Work order ->
Pick up the text on piano arrangements of popular songs where it stops, and continue it for another paragraph.

Start of Text provided

Songs by Rage Against the Machine, Megadeth or The Prodigy are, admittedly, not commonly associated with classical piano concerts. The idea of creating transcriptions, variations or fantasies for the piano on the basis of pop songs – that is, songs originating from a popular culture – is, however, as old as the piano itself. Mozart, probably the most famous child star in the history of music, wrote variations on popular songs of his day, such as French children’s song “Ah! vous dirai-je, Maman”, which later, with lyrics by Hoffmann von Fallersleben, became the greatest Christmas hit besides “Last Christmas”. There are also his variations on “Ein Weib ist das herrlichste Ding”, which loosely translates to “there is nothing more blissful than a woman”, a thesis that, 250 years later, is still the subject of about half of all rock and pop lyrics. The other half (that written in minor key!) incidentally mostly covers the corresponding antithesis. Arrangements based on songs also play a central role in the piano pieces of Franz Liszt, be it his somber transcriptions drawn from the taverns of Viennese subculture or virtuoso paraphrases on popular Italian bel canto arias, the latter in a way being a mash up of 19th century single hits.

Perhaps this album would therefore be less extraordinary today had Viennese musicians of the beginning of the 20th century not involuntarily started to build an artificial wall between “classical” and popular music that their successors subsequently reinforced with barbed wire and ivory watchtowers. There are, however, numerous young composers and performers now who have made it their musical business to tear down that wall again and leave the frontiers between subculture, pop culture and high culture behind in favor of an egalitarian musical language.

End of Text provided
Start of Data block

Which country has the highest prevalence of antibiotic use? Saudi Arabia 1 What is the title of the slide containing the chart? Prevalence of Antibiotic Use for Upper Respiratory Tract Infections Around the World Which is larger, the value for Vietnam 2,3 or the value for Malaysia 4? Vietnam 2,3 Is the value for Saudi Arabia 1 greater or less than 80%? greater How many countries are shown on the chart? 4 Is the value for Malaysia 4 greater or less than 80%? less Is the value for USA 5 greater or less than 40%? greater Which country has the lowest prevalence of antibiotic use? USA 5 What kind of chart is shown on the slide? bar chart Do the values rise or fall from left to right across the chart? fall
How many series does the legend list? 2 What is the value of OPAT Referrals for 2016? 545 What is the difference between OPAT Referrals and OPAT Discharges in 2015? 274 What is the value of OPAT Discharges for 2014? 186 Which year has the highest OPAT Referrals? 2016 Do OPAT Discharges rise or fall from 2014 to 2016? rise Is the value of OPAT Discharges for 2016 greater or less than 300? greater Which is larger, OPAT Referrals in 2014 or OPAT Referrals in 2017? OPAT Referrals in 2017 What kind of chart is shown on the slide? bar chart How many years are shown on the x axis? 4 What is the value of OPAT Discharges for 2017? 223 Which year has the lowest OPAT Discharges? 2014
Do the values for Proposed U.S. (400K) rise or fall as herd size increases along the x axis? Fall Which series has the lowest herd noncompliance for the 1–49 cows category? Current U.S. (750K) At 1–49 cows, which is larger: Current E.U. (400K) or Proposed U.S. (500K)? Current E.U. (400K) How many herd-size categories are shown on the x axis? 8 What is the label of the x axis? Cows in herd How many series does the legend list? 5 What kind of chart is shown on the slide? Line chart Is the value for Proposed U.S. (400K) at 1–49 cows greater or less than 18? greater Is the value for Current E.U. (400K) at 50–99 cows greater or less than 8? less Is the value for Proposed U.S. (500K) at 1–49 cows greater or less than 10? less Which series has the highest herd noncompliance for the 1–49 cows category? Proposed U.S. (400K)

End of Data block

Written answer ->
Despite my training as a classical concert pianist, the piano has never been a cultured instrument to me, but rather an adventure playground with almost unlimited possibilities of sound. It was a playground I was never able to explore in its entirety with Bach, Beethoven and Chopin alone. Not only did I transfer musical socialization to 88 keys with this record, I also use the grand piano as a four-square-meter sound monster, mechanical effect machine and also as prepared drums. Some pieces stay very close to the source material, because it posed very appealing pianistic challenges to me to transpose certain songs as true to the original as possible with regard to their structure and harmony (Killing in the Name”, “Symphony of Destruction”). Others, by contrast, rather work as remixes on fully analog equipment, shift the focus to single motives (for example the hypnotizing bass run in “Spiders”, which reminds of Eastern European scales) or completely rebuild a song from its individual components (“Out of Space”). There are also some pieces that I reduced to their musical armature, often being surprised what a lyrical core remained after the testosterone shell was scraped off (“Seasons in the Abyss”).